Une affirmation ? Pas vraiment. Plutôt un peu de provocation émise par Guillaume Robillard en introduction de son livre. Surtout pour dire une réalité : si cinéma antillais il y a, il n’est pas autonome, ni en état d’auto-suffisance. En termes de production et de financement, il dépend de l’organisation même du cinéma français et en regard de cela, la catégorie "cinéma antillais" n’est pas viable. 

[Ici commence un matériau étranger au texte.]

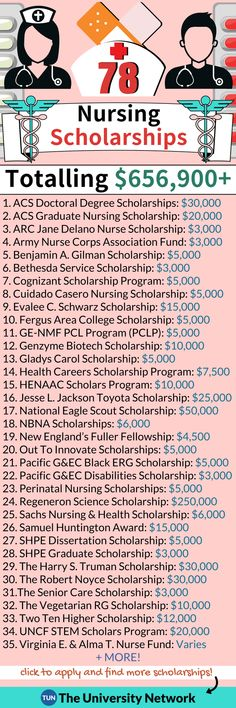 Scholarships Here is a selection of Nursing Scholarships that are listed on .Here is a selection of Nursing Scholarships that are listed on . College Nursing, Nursing School Notes, Nursing Tips, Nursing Schools, Ob Nursing, College Tips, Nursing Degree, Nursing Programs, Rn Programs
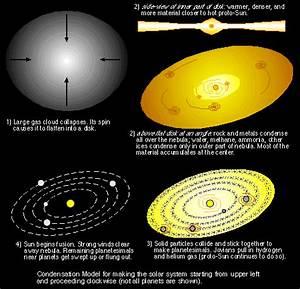 Solar System Fluff
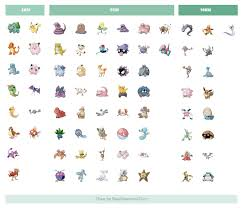 What Can You Get From Eggs In Pokemon Go Chart Farfetchd Tauros Kangaskhan Mr Mine Not Available In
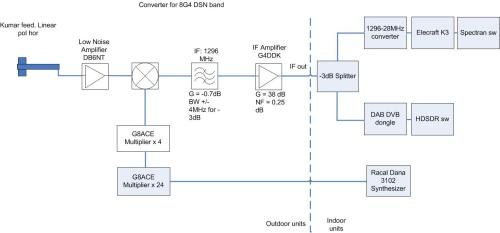 small resolution of 8g4 to 1296mhz converter block diagram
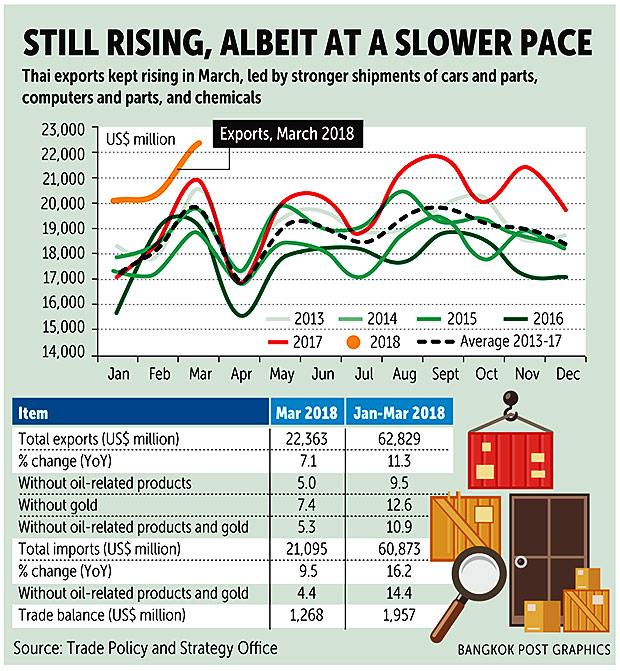 Q1 exports tally 7-year growth high | Bangkok Post: business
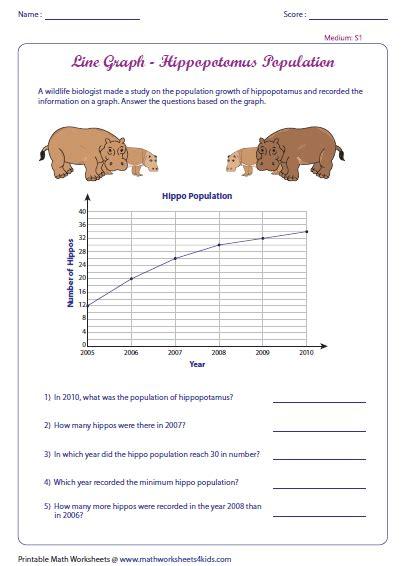 interpreting line graphs worksheet year 4 kidz activities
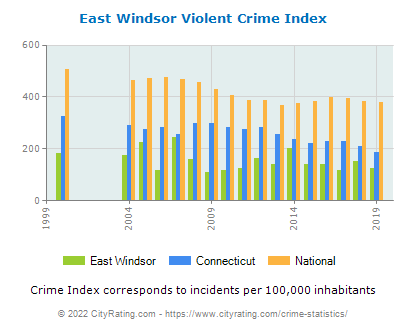 East Windsor Violent Crime vs. State and National Per Capita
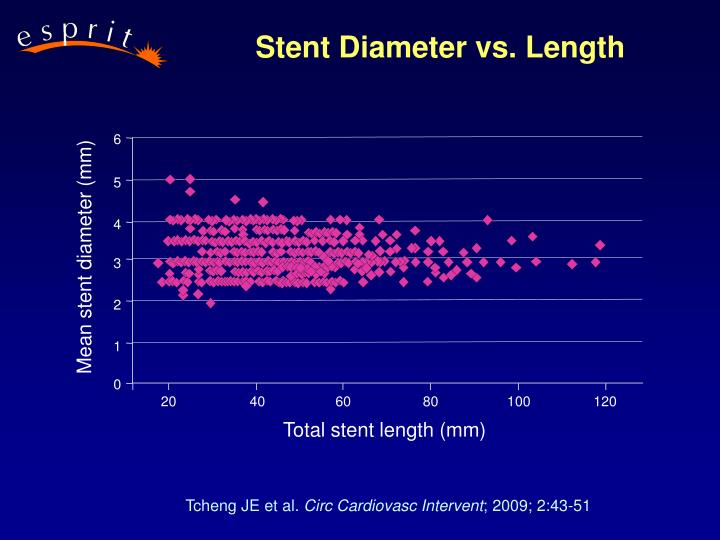 Mean stent diameter (mm)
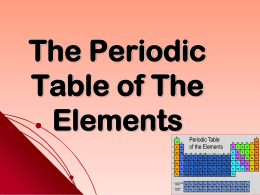 Unit 3 The Periodic Table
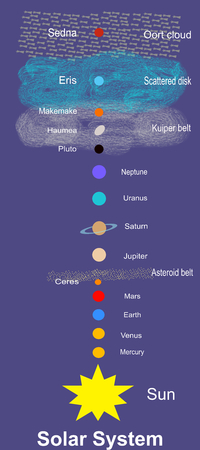 Solar System: planets and dwarf planets Illustration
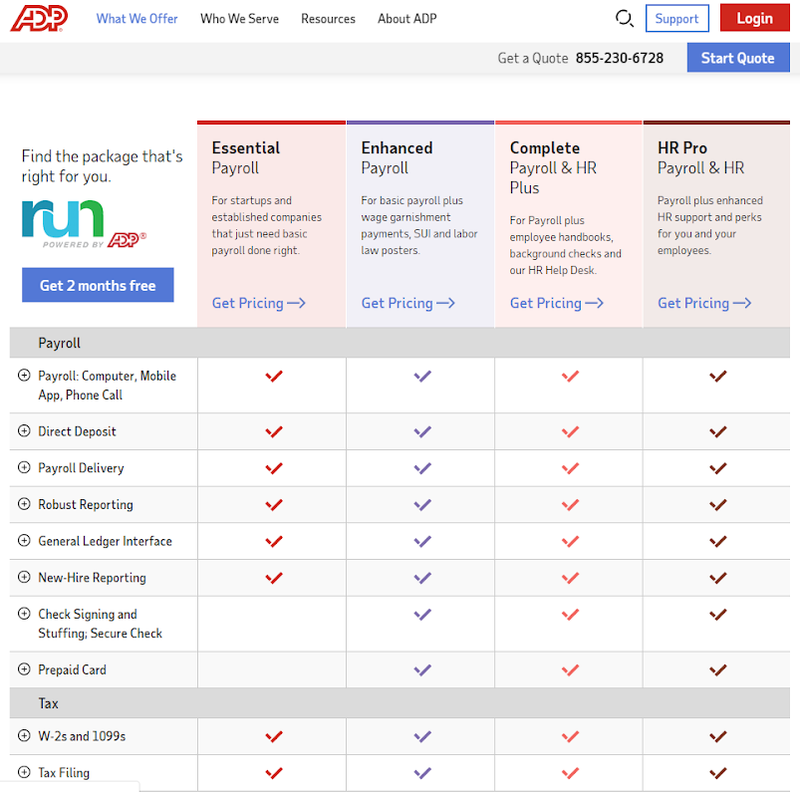 ADP pricing chart with four options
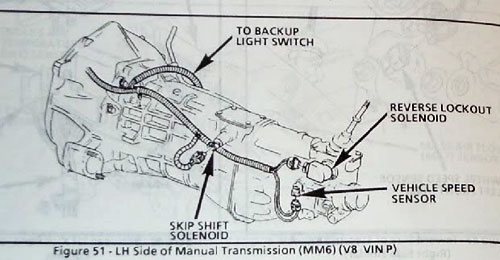 engine sensor location on 1995 chevy camaro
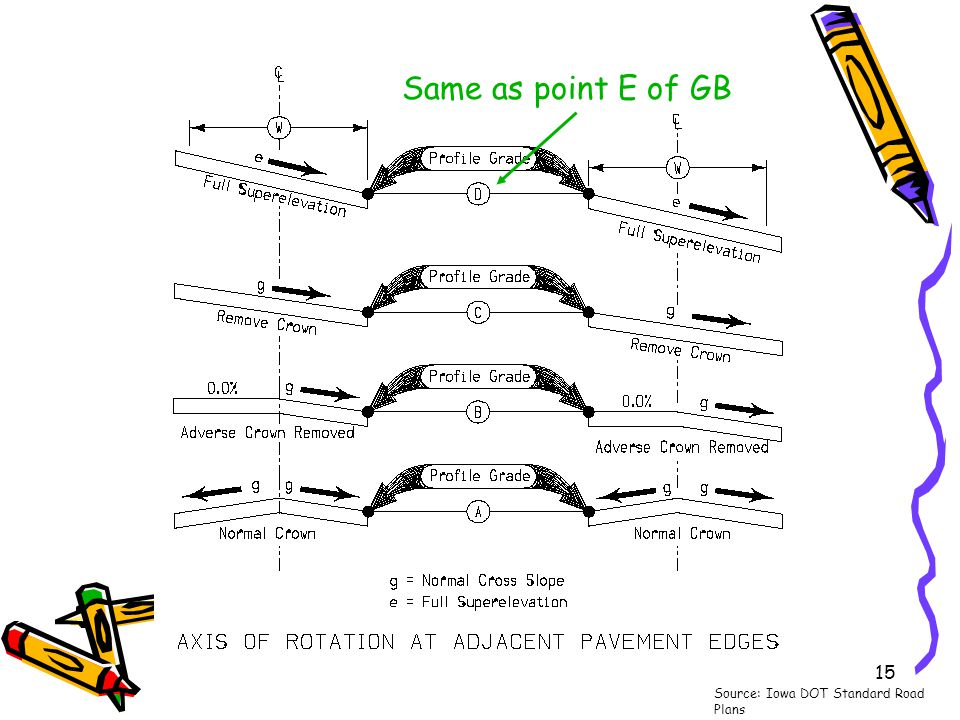 15 Source: Iowa DOT Standard Road Plans Same as point E of GB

"Conquête du temps et de l'espace - Le cinéma antillais" (éditions Jannink - collection "Hypothèses d'art")

Cinéma-thèmes 

En revanche et beaucoup plus évidente, est l’existence de particularismes propres aux films venus de Martinique et de Guadeloupe - les deux champs d’études retenus par Guillaume Robillard. Avec un corpus de près de soixante-dix films, il lui a été facile de retenir une série de thématiques (liées au temps et à l’espace) et de personnages récurrents, dans ces productions.

Espace et temps 

À remarquer d’abord, l’investissement des décors naturels mais si possible loin des clichés. Dans les productions made in Antilles, on laisse la plage au profit des mornes, des champs de cannes, des rivières et des campagnes. Et l’on aborde très souvent, beaucoup, directement et indirectement, l’Histoire - en particulier bien sûr la période de l’esclavage ou celle des colonies, comme pour panser film après film, des plaies béantes.

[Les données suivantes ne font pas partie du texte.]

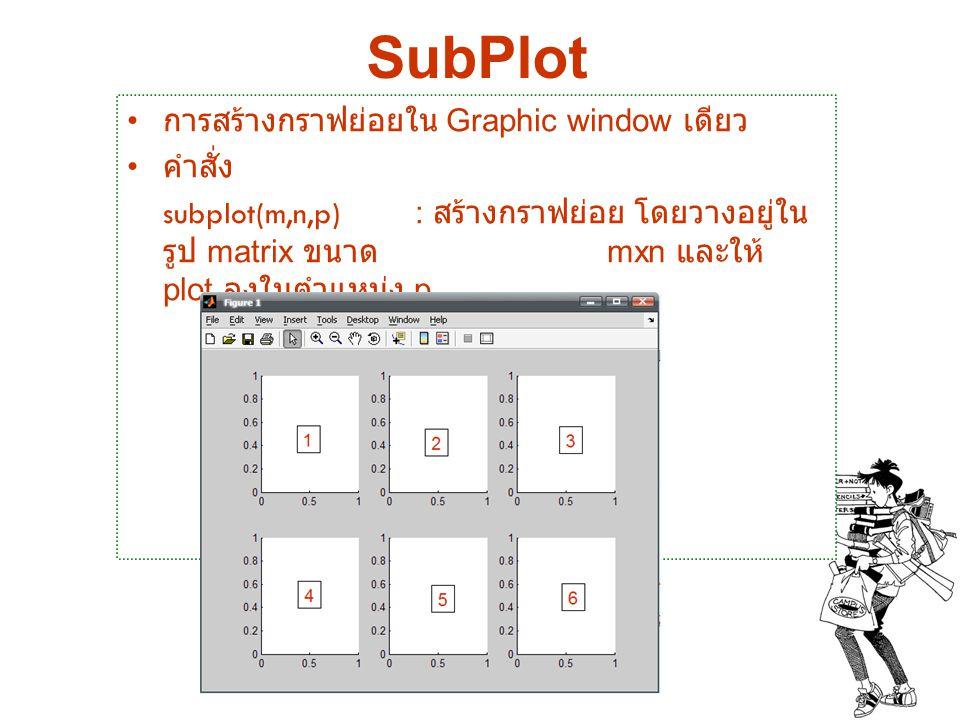 SubPlot การสร้างกราฟย่อยใน Graphic window เดียว คำสั่ง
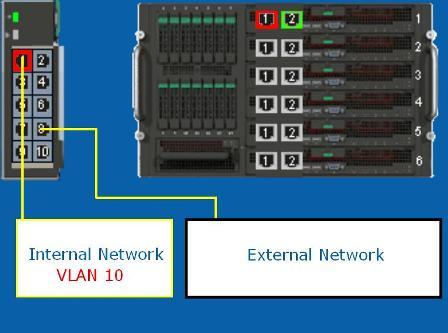 One VLAN per Compute Module, and one VLAN per external port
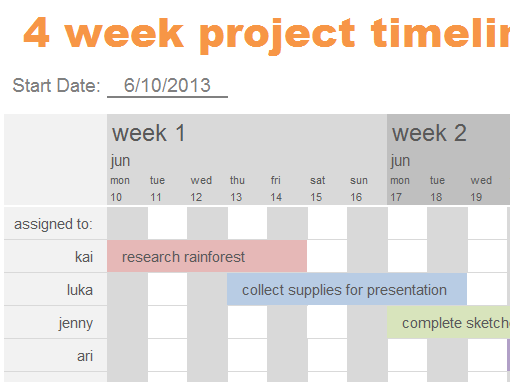 Chevrons In Powerpoint Pasoevolistco - Weekly project timeline template excel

Guillaume Robillard, docteur en cinéma et réalisateur

Figures cinématographiques antillaises

Et puis Guillaume obillard d’égrener dans son livre, toute une série de personnages, disons de figures-type incontournables dans ce cinéma antillais : le conteur, le neg’marron, le quimboiseur ou encore la femme-potomitan" ou femme doubout’

Guillaume Robillard souligne combien ces caractères, évoqués directement ou figures davantage dissimulées, sont présents et aident ce cinéma ultramarin à se forger une identité.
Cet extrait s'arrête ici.